Ma perché? Negli ultimi anni si è iniziato ad utilizzare lo schwa sui social, in alcuni libri e determinati ambienti, per un linguaggio più inclusivo legato all’esigenza di quelle persone che non ritenevano corretto utilizzare un aggettivo, un articolo o un nome prettamente femminile o maschile, non volendo far rientrare le proprie parole in nessuna delle due categorie, agevolando, ad esempio, coloro che si definiscono not binary (di genere non binario).
Una lingua tanto bella, coltivata e curata come l’italiano corrente, potrebbe risultare alquanto sessista. A dimostrarlo c’è il fatto che da pochissimi anni sono state accettate nel parlare comune le “versioni femminili” di alcuni mestieri come avvocata (e non avvocatessa, di accezione storica negativa) o che le folle vengano espresse unicamente con l’utilizzo del maschile.

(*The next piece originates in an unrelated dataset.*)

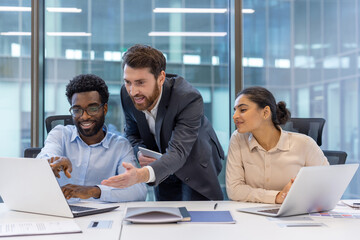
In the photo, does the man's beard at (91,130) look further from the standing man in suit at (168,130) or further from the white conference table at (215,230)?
the white conference table at (215,230)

Ciò, non è necessariamente un “male”: quella che è la nostra lingua, in continua evoluzione e che cerca di migliorarsi, è il frutto di un lungo percorso storico, fatto di mille insidie e contaminazioni, una lingua che ci ha messo tanto tempo (forse fin troppo) per affermarsi a livello nazionale .
Essa non possiede più quel genere presente nel latino, che abbiamo perso, e in tante altre lingue non neolatine, tra cui l’inglese, che è il neutro. Infatti, un semplice equivalente del “they/them” (molto in voga nell’inglese e sui social), declinato per diversi casi, potrebbe evitare la polemica attualmente in atto.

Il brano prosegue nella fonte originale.